Would white students be more likely to avoid minority neighborhoods while walking alone and late at night? More importantly, would this information save lives?

Homosexuality and Health Risks. Recently, an economics professor at UNLV was accused of sexual harassment for stating that homosexuals were less likely to invest in the long term because their lifestyle shortened their lifespan and because they were less likely to have children. If students were told the truth about homosexuality, would they be as likely to choose a homosexual lifestyle? If homosexuality is not a choice, why would anyone want to suppress this information? More importantly, would an honest discussion of the risks of the gay lifestyle save lives?

Black Illegitimacy. A few years ago in class, I mentioned the fact that the black illegitimacy rate is nearly 70%. Several students were shocked. One even asked me to repeat the statistic. When I asked the class whether anyone had ever heard the statistic from a professor, no one raised a hand. There were several senior sociology majors in the class. If we are unwilling to discuss the problem of black illegitimacy, how can it be reduced? How can we ignore the relationship between the crime rate and the illegitimacy rate of different racial and ethnic groups, given that the correlation is perfect?

If we were willing to discuss this openly, would we save lives?

Marriage and Violence. Several years ago, my university had a commencement speaker who had once compared the institution of marriage to the institution of slavery. She harped upon the prevalence of domestic violence in order to legitimate the comparison. Since then, I have often heard feminists-usually sociologists-say that the institution of marriage is of benefit to men, not women. How many of these anti-marriage activists are aware that married women are less likely to be victims of violence than single women-not to mention married men, and single men as well? If aware, how many would be willing to discuss the relevant statistics in class? In they did, would they encourage marriage? More importantly, would this information save lives?

Black on Black Violence. Another criminologist in the UNC system once shocked me when he called the death penalty a "genocidal mechanism" to control blacks through "extermination" or "the threat of extermination."

This was based on his claim (made several years ago and not challenged here) that of the last 120 people executed in the US, 61 were white while 59 were minorities. In other words, he was decrying the disproportionate execution of minorities.

Is this professor aware that blacks and other minorities actually do commit murder at a rate higher than whites? Is he aware that the victim of minority violence is usually a member of the same minority group-on average about four out of five occasions? Does he know that thousands of blacks are killed by other blacks every year? Is he aware that several times in the past more blacks have been killed by other blacks in a single year than have been lynched by the Klan in the course of American history? Does the suppression of this information help minority criminals? Or does it hurt minority victims? If we were more honest and open about this topic, would we save lives?

Illegal Aliens and Crime.

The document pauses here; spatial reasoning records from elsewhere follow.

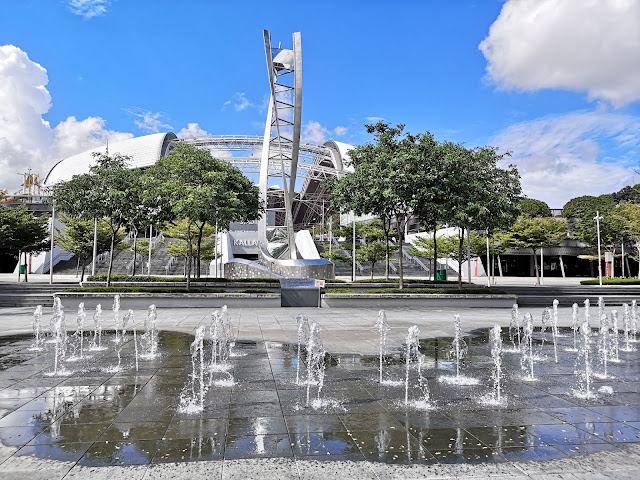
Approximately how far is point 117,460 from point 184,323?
9325 millimetres

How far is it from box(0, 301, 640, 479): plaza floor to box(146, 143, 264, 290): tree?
10564 mm

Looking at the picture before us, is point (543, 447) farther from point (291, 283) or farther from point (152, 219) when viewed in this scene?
point (152, 219)

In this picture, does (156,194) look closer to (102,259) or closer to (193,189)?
(193,189)

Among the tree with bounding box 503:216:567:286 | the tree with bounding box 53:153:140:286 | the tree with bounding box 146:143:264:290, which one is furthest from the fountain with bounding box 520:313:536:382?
the tree with bounding box 503:216:567:286

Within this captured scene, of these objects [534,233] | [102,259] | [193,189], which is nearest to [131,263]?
[102,259]

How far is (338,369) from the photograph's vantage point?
22.8 feet

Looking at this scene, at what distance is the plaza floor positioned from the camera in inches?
137

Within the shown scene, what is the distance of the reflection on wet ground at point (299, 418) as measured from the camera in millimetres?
3793

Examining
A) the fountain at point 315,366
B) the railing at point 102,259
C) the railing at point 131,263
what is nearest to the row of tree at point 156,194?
the fountain at point 315,366

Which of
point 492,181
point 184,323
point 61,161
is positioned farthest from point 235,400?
point 61,161

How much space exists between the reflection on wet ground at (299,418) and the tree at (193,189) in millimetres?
11081

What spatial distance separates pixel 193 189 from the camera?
17719mm

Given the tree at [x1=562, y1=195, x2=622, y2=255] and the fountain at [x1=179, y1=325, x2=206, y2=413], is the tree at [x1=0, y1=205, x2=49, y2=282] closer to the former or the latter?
the fountain at [x1=179, y1=325, x2=206, y2=413]

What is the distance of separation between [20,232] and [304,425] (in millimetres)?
30716
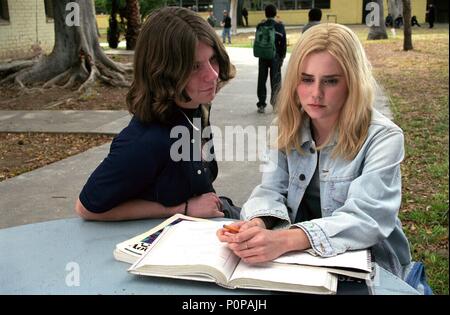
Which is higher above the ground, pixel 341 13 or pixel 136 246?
pixel 341 13

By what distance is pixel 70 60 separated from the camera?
11250 millimetres

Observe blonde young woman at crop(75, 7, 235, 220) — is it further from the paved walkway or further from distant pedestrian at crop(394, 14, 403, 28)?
distant pedestrian at crop(394, 14, 403, 28)

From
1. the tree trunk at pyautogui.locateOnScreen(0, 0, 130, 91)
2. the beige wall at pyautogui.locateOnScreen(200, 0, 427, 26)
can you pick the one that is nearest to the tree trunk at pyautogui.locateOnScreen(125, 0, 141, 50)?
the tree trunk at pyautogui.locateOnScreen(0, 0, 130, 91)

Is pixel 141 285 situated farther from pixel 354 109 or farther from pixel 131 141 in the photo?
pixel 354 109

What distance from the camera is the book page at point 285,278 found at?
132 centimetres

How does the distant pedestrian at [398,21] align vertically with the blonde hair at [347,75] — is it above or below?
above

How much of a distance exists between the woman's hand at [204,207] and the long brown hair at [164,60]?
12.6 inches

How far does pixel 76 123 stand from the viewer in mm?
7699

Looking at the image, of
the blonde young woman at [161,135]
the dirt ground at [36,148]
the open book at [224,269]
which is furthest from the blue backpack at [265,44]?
the open book at [224,269]

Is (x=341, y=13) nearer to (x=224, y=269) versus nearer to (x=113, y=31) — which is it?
(x=113, y=31)

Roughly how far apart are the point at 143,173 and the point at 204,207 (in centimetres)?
28

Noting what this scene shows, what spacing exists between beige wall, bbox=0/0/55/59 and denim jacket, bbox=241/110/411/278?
1582 cm

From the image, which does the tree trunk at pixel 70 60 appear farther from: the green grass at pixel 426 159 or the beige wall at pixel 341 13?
the beige wall at pixel 341 13

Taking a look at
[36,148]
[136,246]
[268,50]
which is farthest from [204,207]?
[268,50]
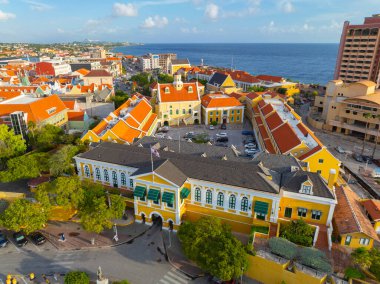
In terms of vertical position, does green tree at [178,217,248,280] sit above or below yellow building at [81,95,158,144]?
below

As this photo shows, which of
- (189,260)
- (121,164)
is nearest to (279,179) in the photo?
(189,260)

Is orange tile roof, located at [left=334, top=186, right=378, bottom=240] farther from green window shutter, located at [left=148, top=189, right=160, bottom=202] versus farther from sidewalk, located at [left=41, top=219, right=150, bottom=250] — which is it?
sidewalk, located at [left=41, top=219, right=150, bottom=250]

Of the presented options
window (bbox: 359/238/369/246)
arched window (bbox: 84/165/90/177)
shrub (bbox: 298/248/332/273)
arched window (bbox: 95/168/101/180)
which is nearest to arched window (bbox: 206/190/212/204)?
shrub (bbox: 298/248/332/273)

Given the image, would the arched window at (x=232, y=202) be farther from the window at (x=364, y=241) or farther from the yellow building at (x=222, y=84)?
the yellow building at (x=222, y=84)

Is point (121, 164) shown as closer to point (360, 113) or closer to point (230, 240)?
point (230, 240)

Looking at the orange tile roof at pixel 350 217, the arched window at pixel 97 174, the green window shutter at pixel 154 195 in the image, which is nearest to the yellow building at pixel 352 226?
the orange tile roof at pixel 350 217

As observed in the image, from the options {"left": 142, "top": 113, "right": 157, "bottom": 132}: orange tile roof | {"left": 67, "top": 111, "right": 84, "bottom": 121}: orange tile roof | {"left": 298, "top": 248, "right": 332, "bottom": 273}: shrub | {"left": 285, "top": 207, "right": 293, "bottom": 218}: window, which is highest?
{"left": 67, "top": 111, "right": 84, "bottom": 121}: orange tile roof

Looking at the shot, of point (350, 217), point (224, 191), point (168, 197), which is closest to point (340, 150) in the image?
point (350, 217)
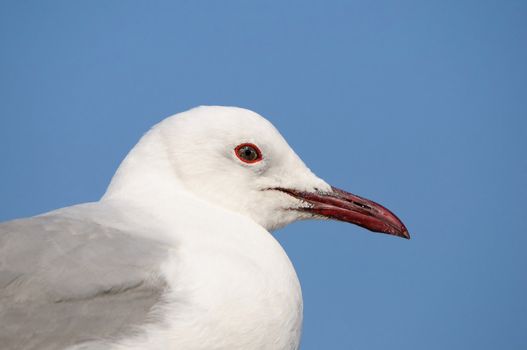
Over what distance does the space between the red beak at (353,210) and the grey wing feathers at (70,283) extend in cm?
97

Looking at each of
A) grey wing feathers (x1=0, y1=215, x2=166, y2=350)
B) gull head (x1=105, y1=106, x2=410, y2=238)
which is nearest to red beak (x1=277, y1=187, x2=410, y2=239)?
gull head (x1=105, y1=106, x2=410, y2=238)

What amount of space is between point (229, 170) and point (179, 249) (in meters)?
0.66

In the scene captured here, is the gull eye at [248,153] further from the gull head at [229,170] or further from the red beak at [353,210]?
the red beak at [353,210]

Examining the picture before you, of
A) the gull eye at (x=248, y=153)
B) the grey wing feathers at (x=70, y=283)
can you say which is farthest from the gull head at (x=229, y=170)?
the grey wing feathers at (x=70, y=283)

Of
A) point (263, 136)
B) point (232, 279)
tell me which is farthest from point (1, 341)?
point (263, 136)

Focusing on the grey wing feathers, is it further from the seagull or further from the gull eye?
the gull eye

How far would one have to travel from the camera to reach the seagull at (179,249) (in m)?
2.81

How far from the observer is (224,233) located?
11.0 feet

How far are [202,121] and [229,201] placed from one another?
35 cm

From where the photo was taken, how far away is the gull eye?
3684 mm

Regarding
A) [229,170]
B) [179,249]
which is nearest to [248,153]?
[229,170]

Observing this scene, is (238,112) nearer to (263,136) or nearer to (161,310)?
(263,136)

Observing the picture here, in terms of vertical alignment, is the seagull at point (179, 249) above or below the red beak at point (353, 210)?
below

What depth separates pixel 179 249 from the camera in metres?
3.08
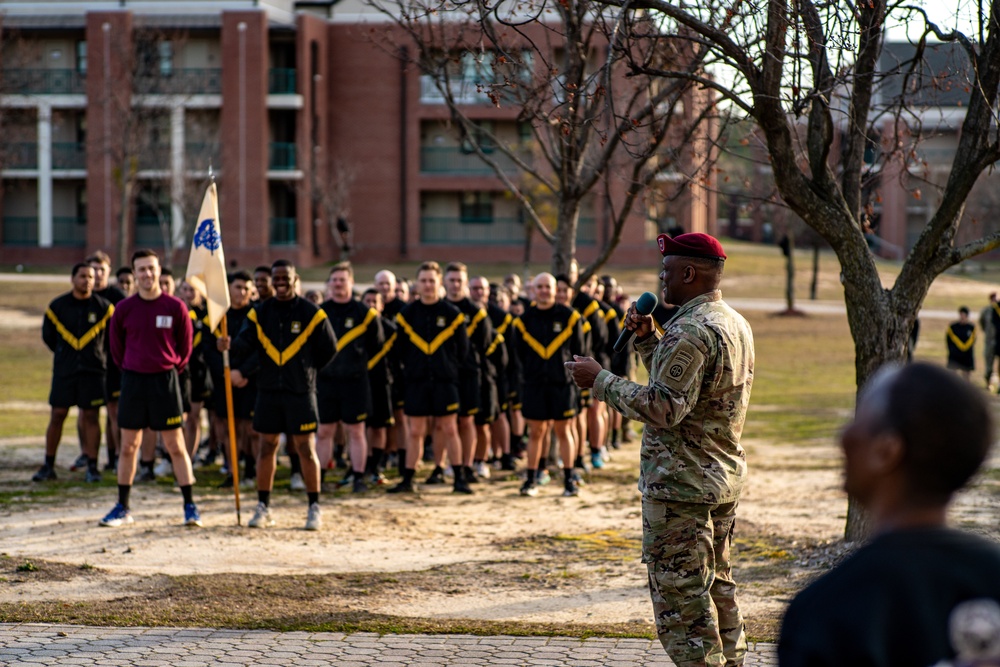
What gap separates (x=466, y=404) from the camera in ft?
44.0

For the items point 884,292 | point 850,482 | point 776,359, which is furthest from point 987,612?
point 776,359

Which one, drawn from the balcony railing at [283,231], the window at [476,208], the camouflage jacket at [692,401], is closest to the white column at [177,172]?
the balcony railing at [283,231]

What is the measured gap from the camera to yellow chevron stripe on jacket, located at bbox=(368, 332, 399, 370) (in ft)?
43.6

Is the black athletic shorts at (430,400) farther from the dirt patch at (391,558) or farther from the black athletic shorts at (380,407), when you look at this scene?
the dirt patch at (391,558)

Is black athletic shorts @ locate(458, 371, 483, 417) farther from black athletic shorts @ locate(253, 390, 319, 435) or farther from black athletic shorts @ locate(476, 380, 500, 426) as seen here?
black athletic shorts @ locate(253, 390, 319, 435)

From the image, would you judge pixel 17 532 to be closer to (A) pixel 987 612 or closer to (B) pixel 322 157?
(A) pixel 987 612

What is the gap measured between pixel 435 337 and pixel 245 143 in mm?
39644

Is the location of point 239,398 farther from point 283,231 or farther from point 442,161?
point 442,161

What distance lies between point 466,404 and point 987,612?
37.0 ft

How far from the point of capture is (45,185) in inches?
2050

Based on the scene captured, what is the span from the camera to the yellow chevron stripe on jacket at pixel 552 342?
12.9m

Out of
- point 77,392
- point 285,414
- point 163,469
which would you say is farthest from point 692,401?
point 163,469

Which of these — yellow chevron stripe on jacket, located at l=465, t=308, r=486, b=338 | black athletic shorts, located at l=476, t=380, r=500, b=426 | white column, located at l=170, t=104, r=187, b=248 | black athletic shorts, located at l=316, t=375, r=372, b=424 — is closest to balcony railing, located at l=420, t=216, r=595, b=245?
white column, located at l=170, t=104, r=187, b=248

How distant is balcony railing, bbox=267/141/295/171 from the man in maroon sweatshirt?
139 feet
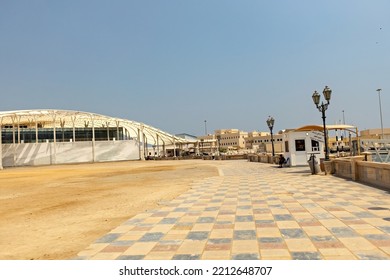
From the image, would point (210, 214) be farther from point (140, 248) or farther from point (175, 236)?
point (140, 248)

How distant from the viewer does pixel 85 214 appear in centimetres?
941

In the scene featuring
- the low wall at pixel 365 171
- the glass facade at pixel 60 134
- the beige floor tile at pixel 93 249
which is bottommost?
the beige floor tile at pixel 93 249

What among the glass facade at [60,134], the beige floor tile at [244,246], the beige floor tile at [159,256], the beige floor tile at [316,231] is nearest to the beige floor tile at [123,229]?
the beige floor tile at [159,256]

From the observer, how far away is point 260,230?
6.36 m

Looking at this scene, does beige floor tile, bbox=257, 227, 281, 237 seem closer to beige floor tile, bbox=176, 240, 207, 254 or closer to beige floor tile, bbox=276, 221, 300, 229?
beige floor tile, bbox=276, 221, 300, 229

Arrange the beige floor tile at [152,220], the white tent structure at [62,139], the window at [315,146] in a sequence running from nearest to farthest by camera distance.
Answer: the beige floor tile at [152,220]
the window at [315,146]
the white tent structure at [62,139]

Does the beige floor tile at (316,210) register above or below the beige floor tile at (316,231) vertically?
above

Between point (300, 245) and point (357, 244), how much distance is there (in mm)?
919

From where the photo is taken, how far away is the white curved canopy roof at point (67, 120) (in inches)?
2447

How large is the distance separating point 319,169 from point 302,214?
35.6 feet

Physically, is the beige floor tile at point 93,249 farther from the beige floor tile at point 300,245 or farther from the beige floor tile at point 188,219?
the beige floor tile at point 300,245

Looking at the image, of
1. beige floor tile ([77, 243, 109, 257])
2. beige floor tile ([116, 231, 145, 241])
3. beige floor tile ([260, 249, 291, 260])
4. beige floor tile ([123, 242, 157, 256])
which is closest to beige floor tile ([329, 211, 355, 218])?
beige floor tile ([260, 249, 291, 260])

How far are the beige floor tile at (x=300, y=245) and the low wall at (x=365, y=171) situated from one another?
7109 millimetres

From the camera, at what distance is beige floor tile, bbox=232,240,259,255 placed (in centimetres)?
509
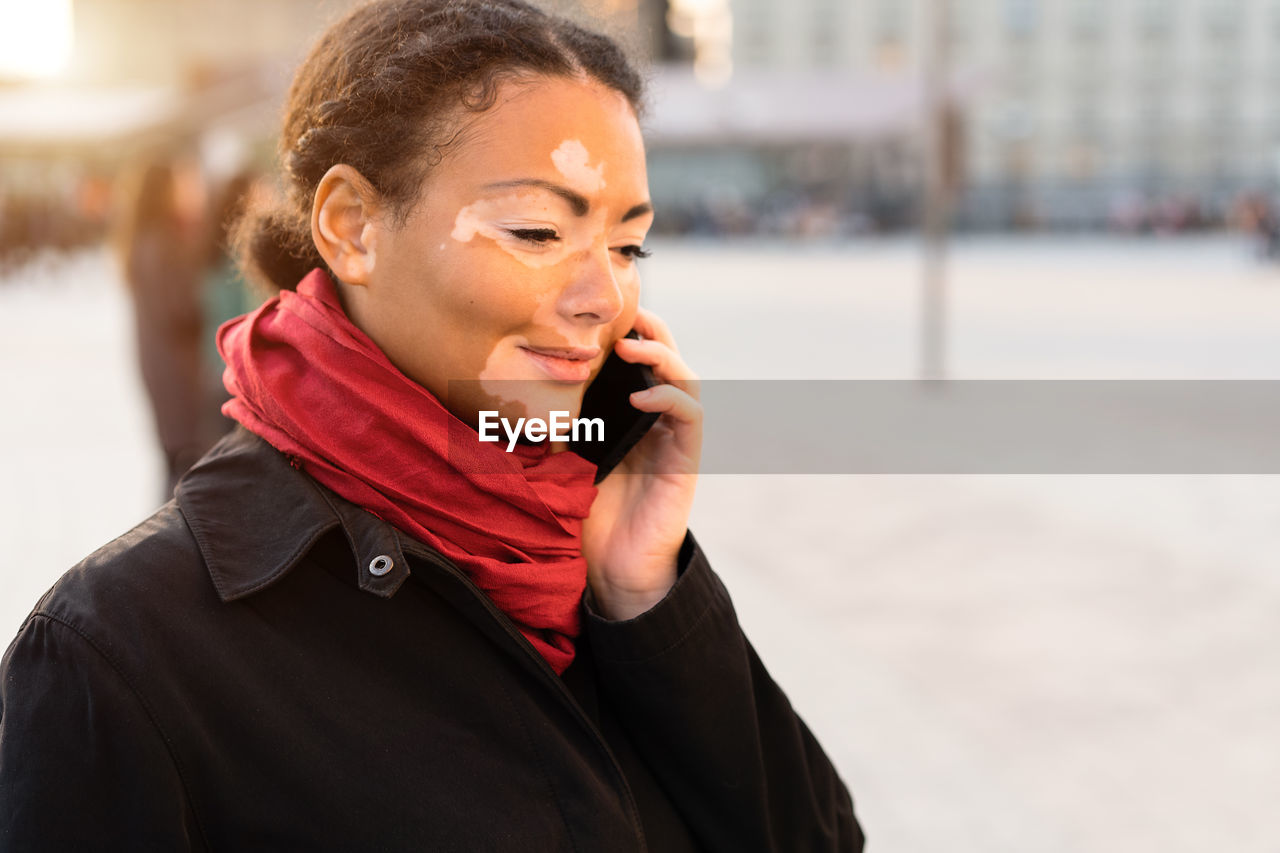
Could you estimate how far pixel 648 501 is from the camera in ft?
5.04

I sometimes hear social scientists blandly state that "not all illegal aliens are criminals." When I point out that 100% of them actually are criminals (hence the term ,"illegal") many say that amnesty would cure the problem. But, by the same logic, the legalization of murder would put an end to the classification of certain people (those who kill with malice aforethought) as criminals. Do we really want to do that?

If we were more honest and open (and serious) about this topic, would we save lives?

Abortion. A friend of mine had two painful miscarriages, years after having two abortions as a teenager. If her parents were aware of her decision to consider abortion, would she have learned more about the history of miscarriages in her family and how that might be relevant to the decision to abort? If she had been exposed to different perspectives in her "Marriage and family" class, would she have made different choices? Would those choices have saved lives?